この計画年休制度を導入し、年5日以上の有給休暇を付与することで、有給休暇取得日の指定義務の対象外となります。

計画年休制度は、様々なパターンが可能で、全社で一斉に特定の日を有給休暇としたり、部署ごとに有給休暇をとる日を分けたり、又は有給休暇を取る日を1人ずつ決めていくこともできます。

メリットは、労働者を個別に管理する手間が省けることが挙げられます。

労使協定により定めるため、個別の労働者ごとに有給取得日数の把握や取得促進を行わなくてもよくなります。
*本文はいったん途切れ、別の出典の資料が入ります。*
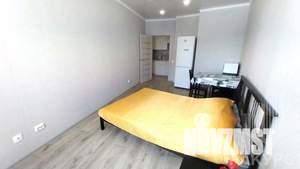 3-к квартира, сданный дом, 68м2, 11/19 этаж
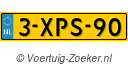 3XPS90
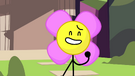 4petaledflower.png (283 KB)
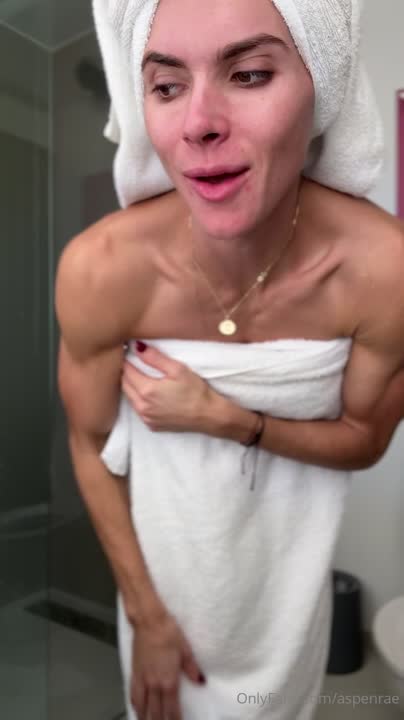 Video 1361499 from Aspen Rae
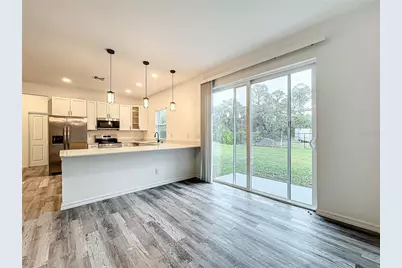 2391 Yankee Terrace, North Port, FL 34286 - Photo 9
また、例えばお盆休みや年末年始休暇を現在の運用よりも5日長くするという内容で計画年休制度を導入することで、できるだけ業務に支障が少ない時期に有給を取得してもらうことができます。

デメリットは、労働者代表または労働組合との話し合いによって労使協定が締結されるので、会社側の都合で有給取得の日程を変更できないということです。

そのため、緊急の事態が発生しても労働者が有給休暇でほとんどいないということも起こりえます。

休みにしても業務に支障が生じにくい日の見通しが立てづらく、後で日にちを変更する必要がでてくる可能性のある場合は、計画年休制度を採用することは難しいでしょう。

現状で有給休暇取得日数が年5日以上の労働者が少ない会社には、計画年休制度の導入の方が向いていると言えます。

4.施行期日

改正された労働基準法に基づく新しい有給休暇の制度は平成31年4月1日から適用されます。

中小企業のための適用猶予制度はなく、中小企業も平成31年4月1日からです。